▶ [What this task involves]:
Look through the entries below for the string "over", and copy each line where it is found.

▶ [Items from a data source]:
= = = = =

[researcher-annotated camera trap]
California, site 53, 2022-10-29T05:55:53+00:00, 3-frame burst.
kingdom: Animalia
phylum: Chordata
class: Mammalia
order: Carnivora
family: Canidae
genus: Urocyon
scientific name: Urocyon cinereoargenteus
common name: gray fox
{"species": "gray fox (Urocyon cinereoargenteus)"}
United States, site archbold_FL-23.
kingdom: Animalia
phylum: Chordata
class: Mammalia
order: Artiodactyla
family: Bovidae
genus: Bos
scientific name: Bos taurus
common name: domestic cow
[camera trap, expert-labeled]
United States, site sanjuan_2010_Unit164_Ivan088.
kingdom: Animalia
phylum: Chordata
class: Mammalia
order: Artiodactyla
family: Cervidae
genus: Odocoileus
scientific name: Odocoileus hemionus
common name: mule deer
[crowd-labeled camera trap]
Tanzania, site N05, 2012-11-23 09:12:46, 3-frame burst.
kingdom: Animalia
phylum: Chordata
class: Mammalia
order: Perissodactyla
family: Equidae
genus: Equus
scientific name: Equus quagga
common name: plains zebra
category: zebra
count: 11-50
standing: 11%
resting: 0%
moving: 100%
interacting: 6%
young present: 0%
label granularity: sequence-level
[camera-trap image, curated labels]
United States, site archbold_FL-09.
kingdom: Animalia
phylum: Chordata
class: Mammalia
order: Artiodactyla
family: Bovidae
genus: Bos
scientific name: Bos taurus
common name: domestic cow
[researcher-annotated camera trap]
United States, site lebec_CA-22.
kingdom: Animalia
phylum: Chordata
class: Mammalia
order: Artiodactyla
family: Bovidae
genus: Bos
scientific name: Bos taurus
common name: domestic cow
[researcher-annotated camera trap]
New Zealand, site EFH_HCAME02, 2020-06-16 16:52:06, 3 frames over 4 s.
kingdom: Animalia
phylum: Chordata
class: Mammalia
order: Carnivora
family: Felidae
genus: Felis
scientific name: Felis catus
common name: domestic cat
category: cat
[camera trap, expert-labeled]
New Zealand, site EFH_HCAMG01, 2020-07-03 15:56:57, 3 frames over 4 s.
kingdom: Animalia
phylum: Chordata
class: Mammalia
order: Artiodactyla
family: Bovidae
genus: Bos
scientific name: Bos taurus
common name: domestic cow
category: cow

= = = = =

▶ [Exercise result]:
New Zealand, site EFH_HCAME02, 2020-06-16 16:52:06, 3 frames over 4 s.
New Zealand, site EFH_HCAMG01, 2020-07-03 15:56:57, 3 frames over 4 s.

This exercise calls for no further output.